By the host controller driver.  It's a "periodic" transfer,
which _by design_ is going to be happening over and
over and over again.


> > How is that supposed to work with output transfers then? If you
> > schedule an interrupt transfer and the driver continues to resubmit
> > it, doesn't that just mean that, as the initial writer in this thread
> > noted, you get the same data sent to the endpoint again and again?

Yes, which is why an interrupt OUT transfer has to modify the buffer.

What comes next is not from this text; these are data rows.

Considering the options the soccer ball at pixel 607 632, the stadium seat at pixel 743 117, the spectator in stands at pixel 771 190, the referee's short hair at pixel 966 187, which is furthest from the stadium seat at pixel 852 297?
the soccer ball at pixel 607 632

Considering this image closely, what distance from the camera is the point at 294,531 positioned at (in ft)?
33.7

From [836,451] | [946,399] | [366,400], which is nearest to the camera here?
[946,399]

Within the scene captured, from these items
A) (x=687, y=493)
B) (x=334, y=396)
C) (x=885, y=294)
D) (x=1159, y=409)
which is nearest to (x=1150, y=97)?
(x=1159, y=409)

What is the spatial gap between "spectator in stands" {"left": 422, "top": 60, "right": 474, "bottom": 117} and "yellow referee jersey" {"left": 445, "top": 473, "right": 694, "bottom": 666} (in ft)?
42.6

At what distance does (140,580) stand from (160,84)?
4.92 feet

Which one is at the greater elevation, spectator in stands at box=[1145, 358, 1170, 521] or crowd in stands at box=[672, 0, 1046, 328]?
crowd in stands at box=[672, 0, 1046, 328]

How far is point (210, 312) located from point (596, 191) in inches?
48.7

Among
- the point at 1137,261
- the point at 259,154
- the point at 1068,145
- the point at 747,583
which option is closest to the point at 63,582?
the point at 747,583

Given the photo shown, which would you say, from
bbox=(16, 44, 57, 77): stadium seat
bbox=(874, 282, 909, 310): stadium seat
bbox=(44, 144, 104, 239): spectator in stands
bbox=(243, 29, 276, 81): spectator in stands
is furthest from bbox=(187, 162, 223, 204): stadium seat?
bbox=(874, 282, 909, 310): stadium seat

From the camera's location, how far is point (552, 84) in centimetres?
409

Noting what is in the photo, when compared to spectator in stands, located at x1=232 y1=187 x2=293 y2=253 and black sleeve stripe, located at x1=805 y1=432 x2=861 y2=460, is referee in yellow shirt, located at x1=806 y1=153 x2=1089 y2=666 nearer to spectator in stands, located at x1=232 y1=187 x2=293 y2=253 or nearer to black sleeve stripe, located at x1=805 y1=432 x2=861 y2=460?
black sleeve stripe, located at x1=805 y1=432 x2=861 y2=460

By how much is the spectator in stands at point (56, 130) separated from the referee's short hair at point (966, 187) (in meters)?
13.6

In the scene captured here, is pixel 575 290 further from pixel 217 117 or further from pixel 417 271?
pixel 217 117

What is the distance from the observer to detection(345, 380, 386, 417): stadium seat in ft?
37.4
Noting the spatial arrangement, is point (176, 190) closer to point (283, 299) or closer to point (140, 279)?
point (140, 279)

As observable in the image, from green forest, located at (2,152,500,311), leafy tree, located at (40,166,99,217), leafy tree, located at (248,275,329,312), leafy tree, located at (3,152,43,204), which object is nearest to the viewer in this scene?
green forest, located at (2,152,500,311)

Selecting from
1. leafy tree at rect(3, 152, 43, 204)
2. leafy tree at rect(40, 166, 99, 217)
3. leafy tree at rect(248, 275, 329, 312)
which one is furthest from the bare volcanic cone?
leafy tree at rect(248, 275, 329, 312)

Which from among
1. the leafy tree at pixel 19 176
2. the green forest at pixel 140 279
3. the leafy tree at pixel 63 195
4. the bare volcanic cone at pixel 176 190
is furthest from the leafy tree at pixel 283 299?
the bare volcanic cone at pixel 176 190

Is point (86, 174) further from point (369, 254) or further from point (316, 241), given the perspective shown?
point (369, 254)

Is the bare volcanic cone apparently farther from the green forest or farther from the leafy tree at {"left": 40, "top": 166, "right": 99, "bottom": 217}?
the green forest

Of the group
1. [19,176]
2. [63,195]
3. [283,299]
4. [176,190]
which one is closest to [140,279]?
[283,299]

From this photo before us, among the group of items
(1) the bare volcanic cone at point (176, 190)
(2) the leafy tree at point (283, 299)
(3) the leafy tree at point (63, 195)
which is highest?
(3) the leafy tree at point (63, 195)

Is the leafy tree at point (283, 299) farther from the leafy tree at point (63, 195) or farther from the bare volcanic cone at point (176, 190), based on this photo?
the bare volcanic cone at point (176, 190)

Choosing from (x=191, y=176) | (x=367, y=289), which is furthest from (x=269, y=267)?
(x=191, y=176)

And why there's that issue I mentioned (reported in Janary by
Wolfgang Mües) about changing the _length_ of an OUT transfer.
I've some comments I hope to send out, but can't do so much before
Wednesday.


> > What are interrupt outputs supposed to do? If you have just one
> > thing to send are you better off always just sending a bulk one even
> > to an interrupt endpoint?

"Better off" is a tradeoff.  One factor is guaranteed bandwidth:

> As far as I know the only difference between one-shot out interrupt

(which is a UHCI-ism :)

>     and
> an out bulk is that the interrupt should have guaranteed bandwidth - the
> USB core should allocate enough bandwidth on the bus to allow it to go
> through immediately or fail with a 'not enough bandwidth' error if it
> isn't possible. With bulk it simply waits until the bandwidth is
> available and then sends it.

Another factor is when the transfer happens ... if your device is
only able to handle data every 16 msec, you're not doing anyone
a favor by trying to send/recv it more often, it'll just choke.  So use
interrupt transfers, not bulk transfers.

Then there's the fact that the transfer sizes are different.  For
high speed (480 MBit/sec) interrupts max out at 64 bytes by
default, but single transfers go up to 1KByte and there's also
a "high bandwidth" mode where one endpoint can do 3KBytes
in each microframe (12 KByte/msec, 12 MByte/sec).  Bulk
maxpacketsize at High speed is fixed at 512 bytes.